A final thought on each team before the 2012 season begins. Inspired by Off Tackle Empire
On one hand, Tennessee is fighting for nothing more this season than to get things back on the right track. A return to the postseason is necessary. Going to a bowl somewhere around the Chick-fil-A Bowl or even higher in the pecking order would be preferable. Knocking off one of the SEC East teams they're currently looking up at -- Florida, Georgia and South Carolina, possibly soon to be joined by Missouri -- would be even better.
But when it comes to the place of this season in the overarching narrative of Tennessee football, the Volunteers need to get back to being a relevant team in the SEC again. Because we're entering what could be the eighth season of a pretty steady decline in the fortunes of the program in Knoxville.
It's not quite that simple, of course -- 2006 and 2007 weren't tragically bad seasons, even by the higher standards that Tennessee held itself to. Tennessee won 19 games over those two seasons and an SEC East title. Of course, those seasons were also sandwiched between the two years that cost Phillip Fulmer his job.
But when you look at the trend line, it's pretty clear that the program has been headed in one direction since 2004.
That slightly larger dot you see there on the four-year average line is 2004. And even the highest point after that on the straight winning-percentage line, the 2007 division title, is a little deceptive. There was more pixie dust involved in the Vols' 2007 season than in a Broadway production of Peter Pan. In the course of that season, Tennessee was leveled by Florida in a 59-20 blowout in the Vols' first SEC game, lost by 24 points to Nick Saban's worst Alabama team, beat South Carolina because of a well-timed false start (by Tennessee), got past Vanderbilt by a single point and needed four overtimes to beat Kentucky.

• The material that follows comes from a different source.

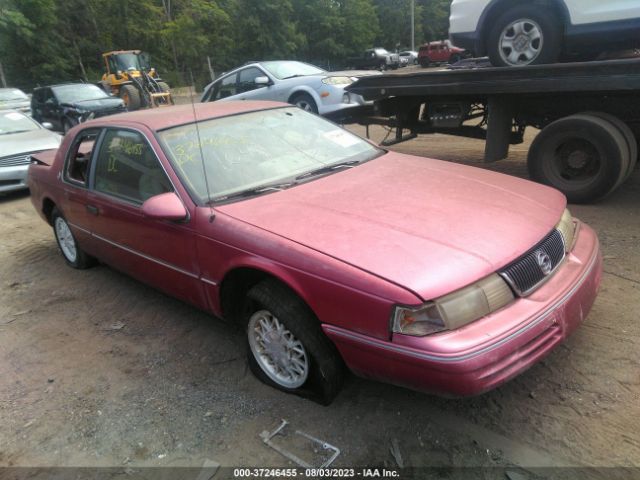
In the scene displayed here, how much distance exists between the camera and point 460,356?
82.2 inches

There's a reason Georgia fans have a ton of "what-ifs" about the 2007 season (though they should probably start with the Vols' 35-14 demolition of the Dawgs in a game that really wasn't even that close).

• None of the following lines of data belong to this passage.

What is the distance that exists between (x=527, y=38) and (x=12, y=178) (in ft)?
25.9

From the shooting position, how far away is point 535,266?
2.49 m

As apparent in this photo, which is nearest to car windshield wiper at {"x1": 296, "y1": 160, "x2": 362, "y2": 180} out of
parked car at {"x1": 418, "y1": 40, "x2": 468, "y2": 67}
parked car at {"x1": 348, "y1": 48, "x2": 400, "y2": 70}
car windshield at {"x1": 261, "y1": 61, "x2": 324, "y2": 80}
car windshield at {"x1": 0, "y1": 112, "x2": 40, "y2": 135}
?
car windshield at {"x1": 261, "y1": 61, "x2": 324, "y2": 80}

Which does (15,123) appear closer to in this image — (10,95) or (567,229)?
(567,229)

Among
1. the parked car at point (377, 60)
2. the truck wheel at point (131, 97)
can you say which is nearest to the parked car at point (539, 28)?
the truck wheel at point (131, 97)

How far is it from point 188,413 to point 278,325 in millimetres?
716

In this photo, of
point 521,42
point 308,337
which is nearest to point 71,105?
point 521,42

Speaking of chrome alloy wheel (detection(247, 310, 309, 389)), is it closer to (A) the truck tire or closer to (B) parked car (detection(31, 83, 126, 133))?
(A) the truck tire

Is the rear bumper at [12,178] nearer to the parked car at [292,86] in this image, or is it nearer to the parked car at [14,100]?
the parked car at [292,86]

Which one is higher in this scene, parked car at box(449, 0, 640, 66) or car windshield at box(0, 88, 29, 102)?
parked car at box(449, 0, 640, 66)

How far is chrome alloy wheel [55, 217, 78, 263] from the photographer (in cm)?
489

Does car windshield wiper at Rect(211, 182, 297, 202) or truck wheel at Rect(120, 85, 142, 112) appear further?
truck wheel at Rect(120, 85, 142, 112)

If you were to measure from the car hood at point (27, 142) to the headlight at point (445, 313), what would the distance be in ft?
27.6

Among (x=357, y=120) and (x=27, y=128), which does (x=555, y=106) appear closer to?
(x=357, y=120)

And when you look at the games that matter most -- those against the SEC -- the trend is even more striking.
Of course, the last few years have been challenging in part due to the self-inflicted wounds of a poor coaching choice after Fulmer was fired in 2008 and replaced by interim head coach Lane Kiffin. Derek Dooley has been trying valiantly to rebuild the Volunteers brand, but the SEC is not exactly a forgiving league in which to rebuild.
Which can take a toll on a program's prestige over the long run. Consider this: The last time Tennessee won the SEC, current freshmen were probably four years old. They were likely still in middle school the last time the Vols won the division. The high-level recruits, the ones that Tennessee or any other team needs to compete in the SEC, probably don't have a living memory of Tennessee as a perennial contender.
There's a lot of optimism in Knoxville these days, and rightly so. The Vols have some great players and are about due for some good luck. And it's hard to say that a program as storied as Tennessee will ever be more than a recruiting class or two away from re-establishing itself as one of the conference's elite. But at some point, you have to start wondering when what looked like a bump in the road is in danger of becoming something more like the new normal.